[Data provided]
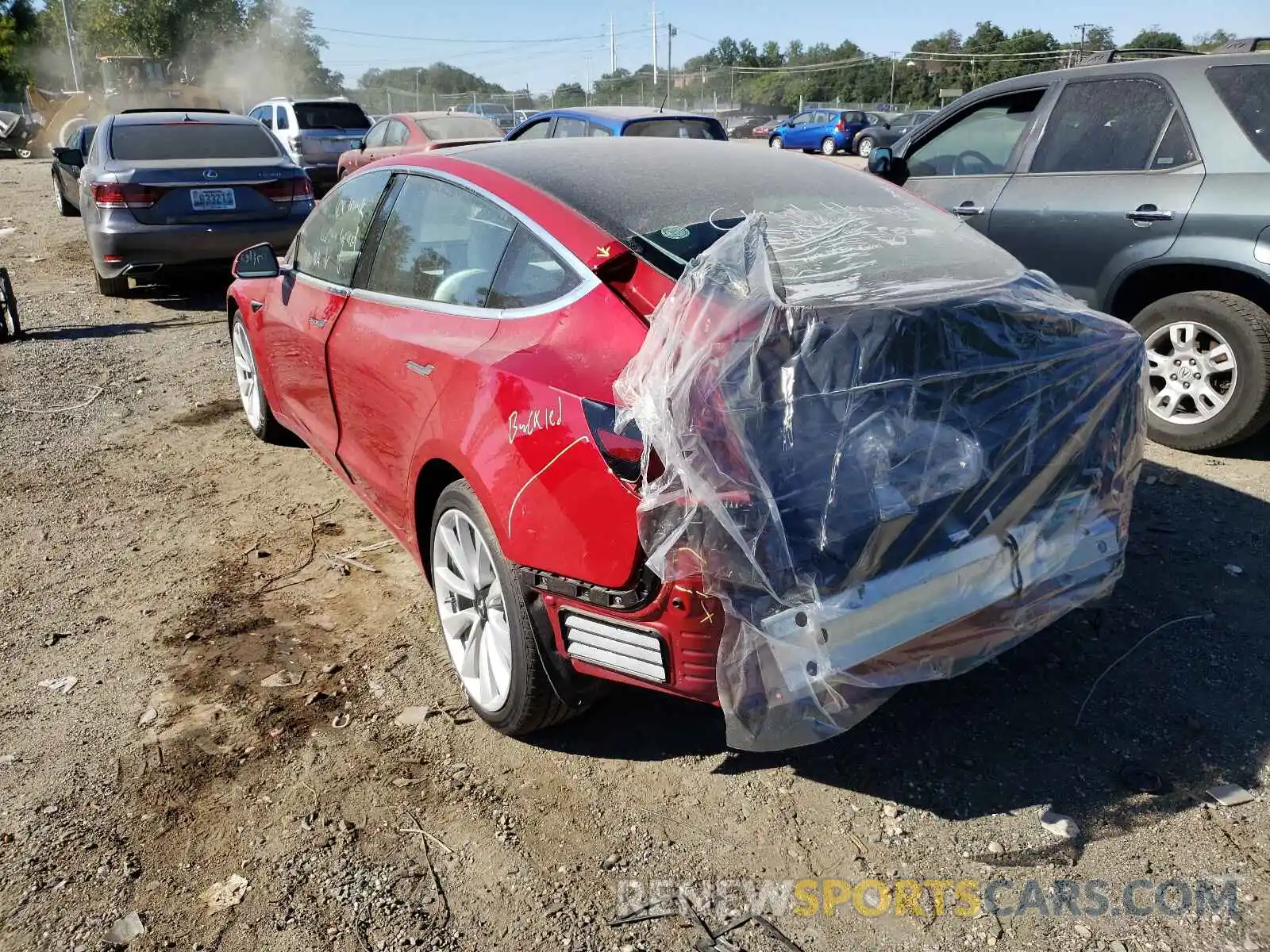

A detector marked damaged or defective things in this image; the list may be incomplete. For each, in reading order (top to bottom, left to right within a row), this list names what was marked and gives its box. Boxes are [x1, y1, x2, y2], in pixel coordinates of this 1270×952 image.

damaged red car [231, 140, 1153, 751]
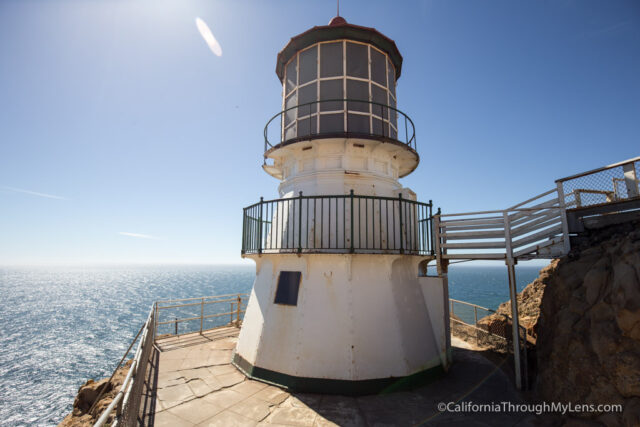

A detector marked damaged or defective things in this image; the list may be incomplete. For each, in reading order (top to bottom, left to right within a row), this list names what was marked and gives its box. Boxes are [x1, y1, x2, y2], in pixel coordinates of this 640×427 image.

cracked concrete [141, 328, 540, 424]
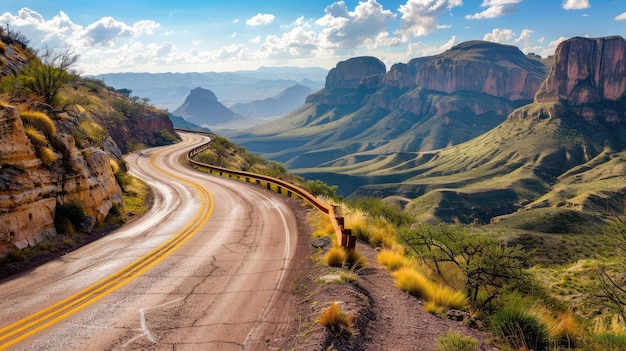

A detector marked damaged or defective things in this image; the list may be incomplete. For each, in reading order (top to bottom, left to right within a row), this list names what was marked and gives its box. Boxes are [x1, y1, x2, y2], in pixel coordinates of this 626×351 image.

rusted guardrail [178, 130, 354, 250]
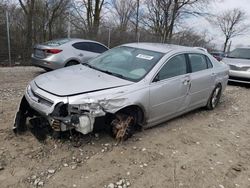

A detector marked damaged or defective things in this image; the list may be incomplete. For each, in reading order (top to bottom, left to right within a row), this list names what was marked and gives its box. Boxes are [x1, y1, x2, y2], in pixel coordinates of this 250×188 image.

crumpled hood [34, 65, 134, 97]
damaged silver sedan [13, 43, 229, 140]
damaged wheel [110, 111, 136, 141]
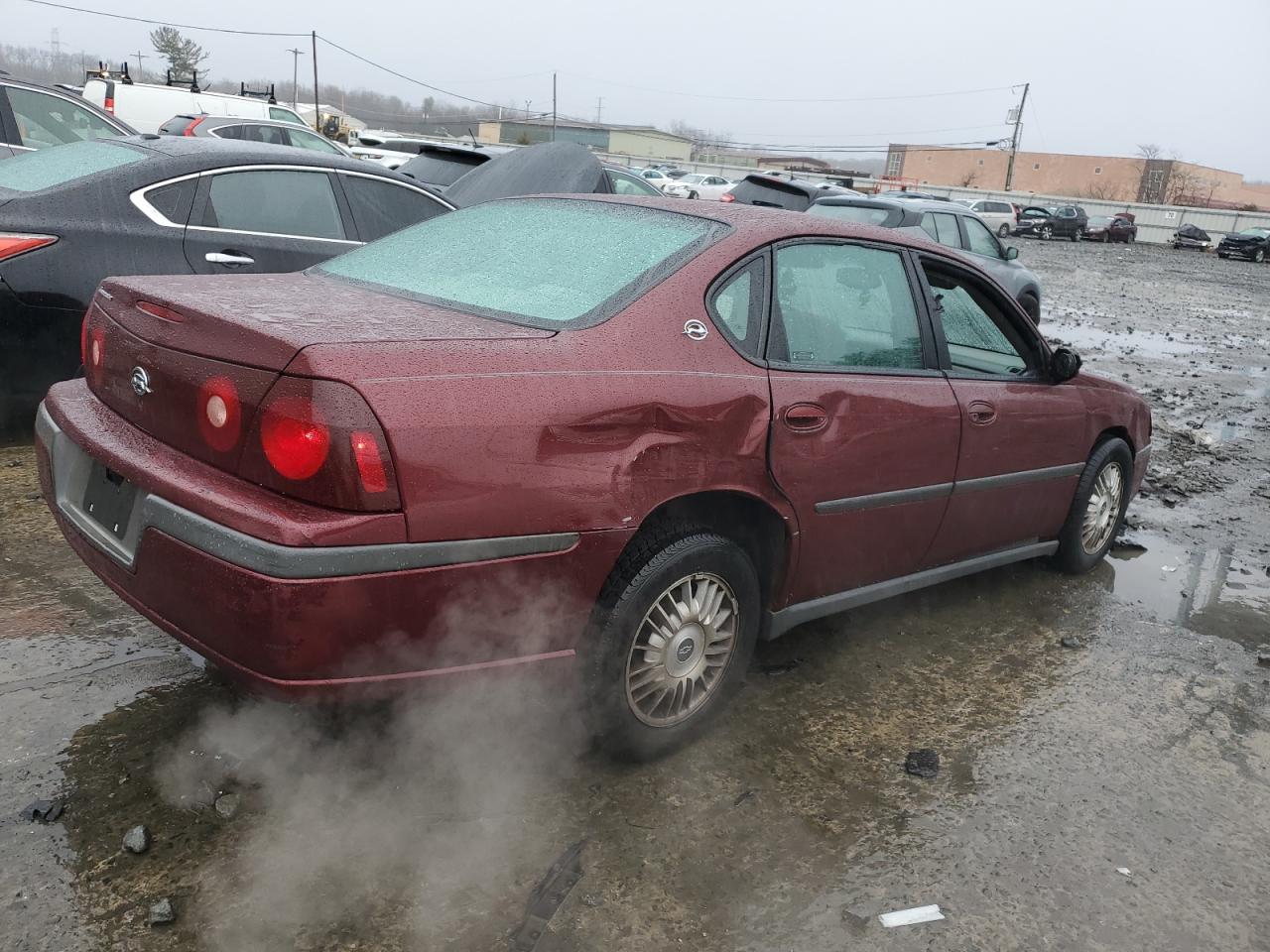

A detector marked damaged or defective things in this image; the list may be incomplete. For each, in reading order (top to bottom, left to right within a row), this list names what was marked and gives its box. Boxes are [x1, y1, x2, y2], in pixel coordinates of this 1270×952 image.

dent in car door [179, 166, 360, 271]
dent in car door [762, 238, 959, 604]
dent in car door [919, 255, 1086, 565]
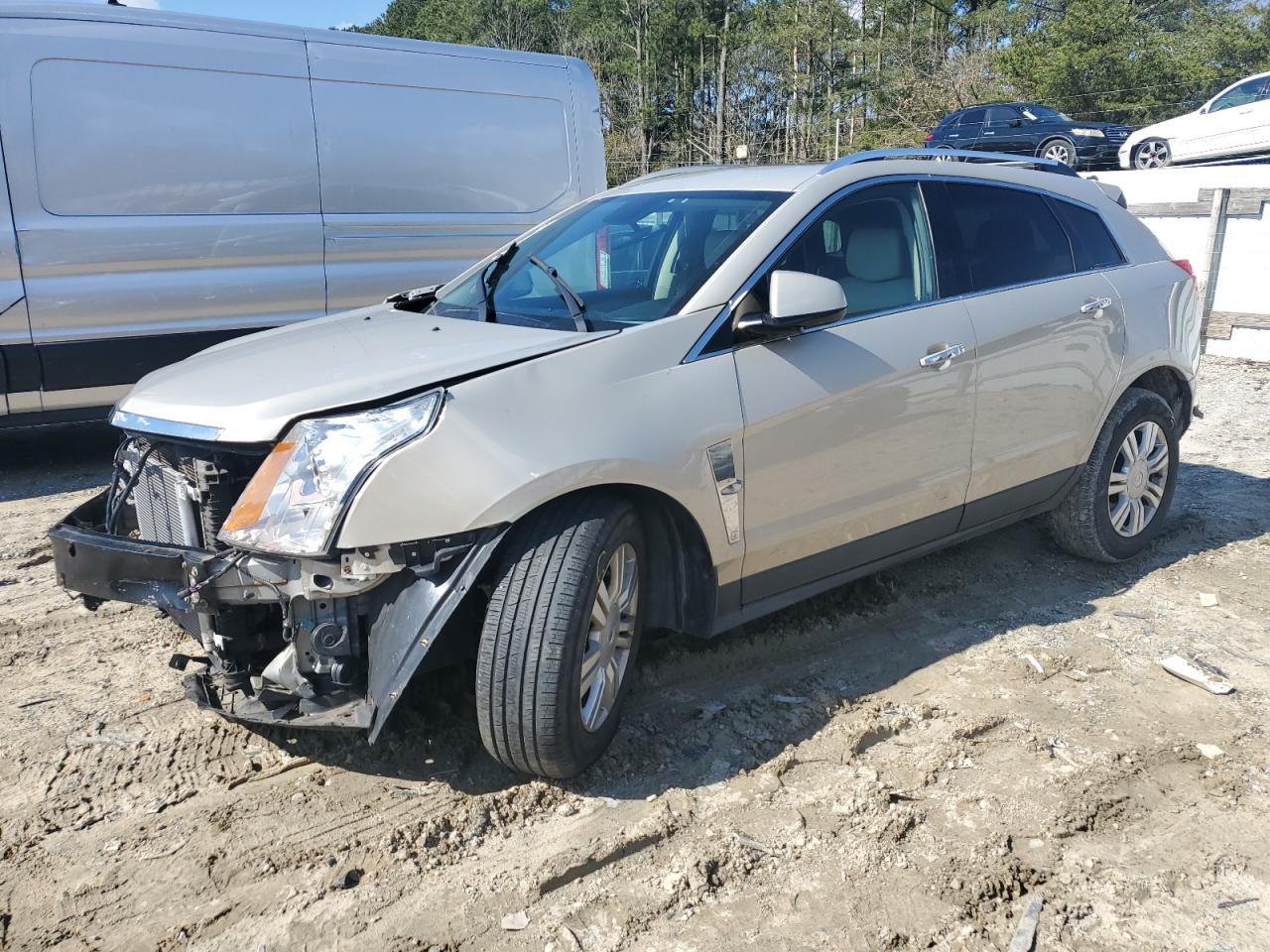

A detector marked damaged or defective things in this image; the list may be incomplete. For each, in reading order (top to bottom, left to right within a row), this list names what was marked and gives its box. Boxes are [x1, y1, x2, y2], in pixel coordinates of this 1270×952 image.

exposed headlight [222, 391, 446, 558]
damaged beige suv [49, 149, 1199, 776]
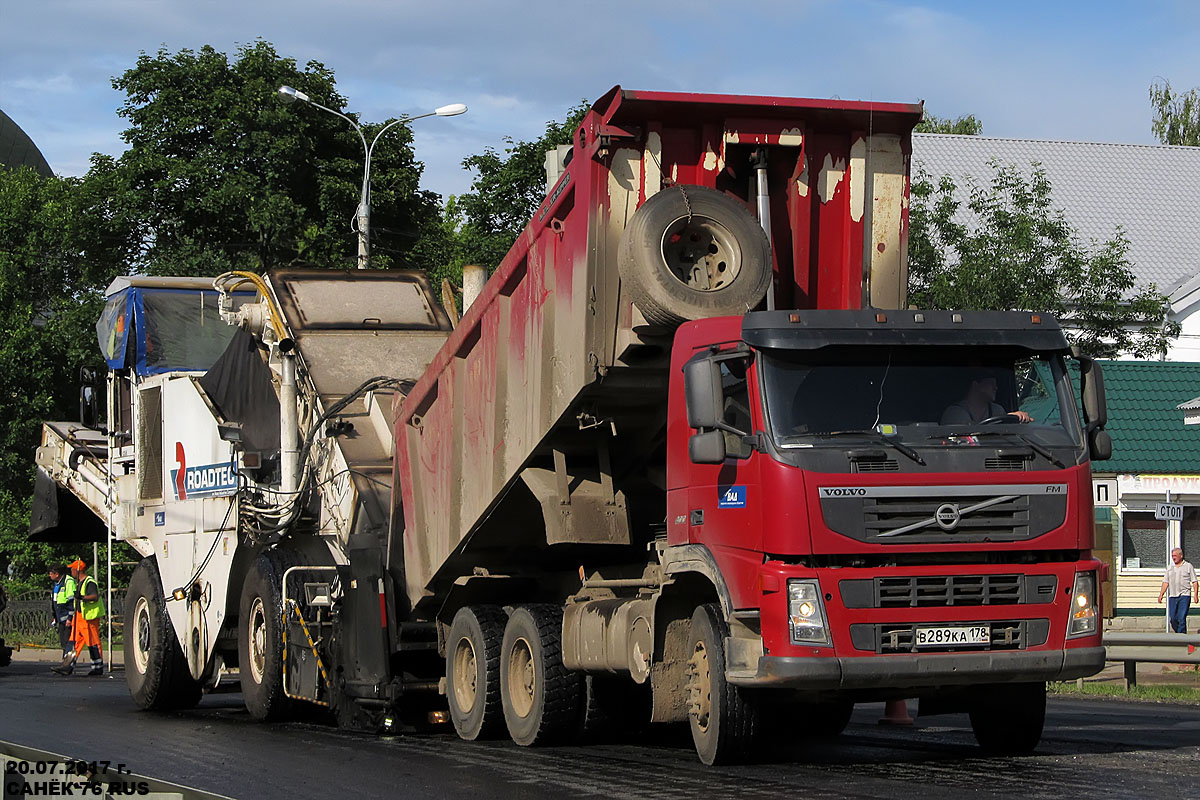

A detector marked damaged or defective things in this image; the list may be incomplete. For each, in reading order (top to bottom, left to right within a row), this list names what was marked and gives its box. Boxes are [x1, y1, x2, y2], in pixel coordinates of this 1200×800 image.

rusty metal panel [393, 86, 916, 606]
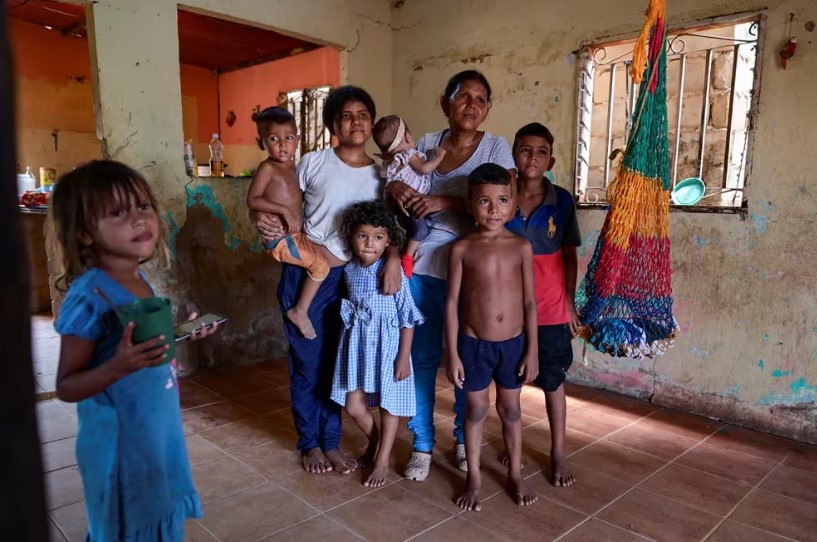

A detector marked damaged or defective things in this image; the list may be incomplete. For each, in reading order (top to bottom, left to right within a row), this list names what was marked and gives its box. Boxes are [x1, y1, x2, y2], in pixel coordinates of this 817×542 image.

cracked wall [392, 0, 812, 444]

[Exercise aim]
Each record needs to be reproduced exactly, and no image should be carried over.

[Reply]
A detector marked damaged or defective things in this image; the list may be incomplete. For each, in reading order (top to bottom, left to right within a row), this list names what was marked and gives its box. Boxes are [x1, y1, x2, y2], in pixel coordinates of this 1270×952 image.

damaged red car [231, 140, 1153, 751]

A detector marked damaged or defective things in this image; the list may be incomplete. For each, in reading order (top to bottom, left to right within a row), this list names what was marked and gives its box. Boxes are [x1, y1, x2, y2], in pixel coordinates of this 640×427 image.

cracked concrete [141, 328, 540, 424]

A detector marked damaged or defective things in this image; the list may be incomplete. For each, in reading order (top to bottom, left to right within a row), this list names what was marked and gives its box. Boxes are [x1, y1, x2, y2], in pixel coordinates of this 626×351 image.

rusted guardrail [178, 130, 354, 250]

A detector marked damaged or defective things in this image; the list may be incomplete. For each, in reading order (top to bottom, left to right within a row), this list names what was marked and gives its box. Boxes are [x1, y1, x2, y2], in pixel coordinates of this 250×188 image.

crumpled hood [34, 65, 134, 97]
damaged silver sedan [13, 43, 229, 140]
damaged wheel [110, 111, 136, 141]

A detector marked damaged or defective things in this image; the list may be incomplete. For each, in reading order (top to bottom, left to right within a row), this list names what was marked and gives its box. Boxes are [x1, y1, x2, y2], in pixel coordinates of this 1270×952 image.

dent in car door [179, 166, 360, 271]
dent in car door [762, 238, 959, 604]
dent in car door [919, 255, 1086, 565]

A detector marked damaged or defective things in this image; the list may be incomplete. For each, in reading order (top to bottom, left to right within a row), this list names what was marked and gives its box. Boxes are [x1, y1, x2, y2], in pixel coordinates of this 1270×952 image.

exposed headlight [222, 391, 446, 558]
damaged beige suv [49, 149, 1199, 776]

A detector marked damaged or defective things in this image; the list may be incomplete. For each, in reading order (top to bottom, left to right within a row), this list names what was marked and gives its box. Boxes are [x1, y1, x2, y2], in pixel coordinates of this 1200×800 image.

rusty metal panel [393, 86, 916, 606]

A detector marked damaged or defective things in this image; the list may be incomplete. For each, in reading order (top to bottom, left to right within a row), this list names what was marked and gives its box. Boxes are [x1, y1, x2, y2], in pixel coordinates of this 817×542 image.

cracked wall [392, 0, 812, 444]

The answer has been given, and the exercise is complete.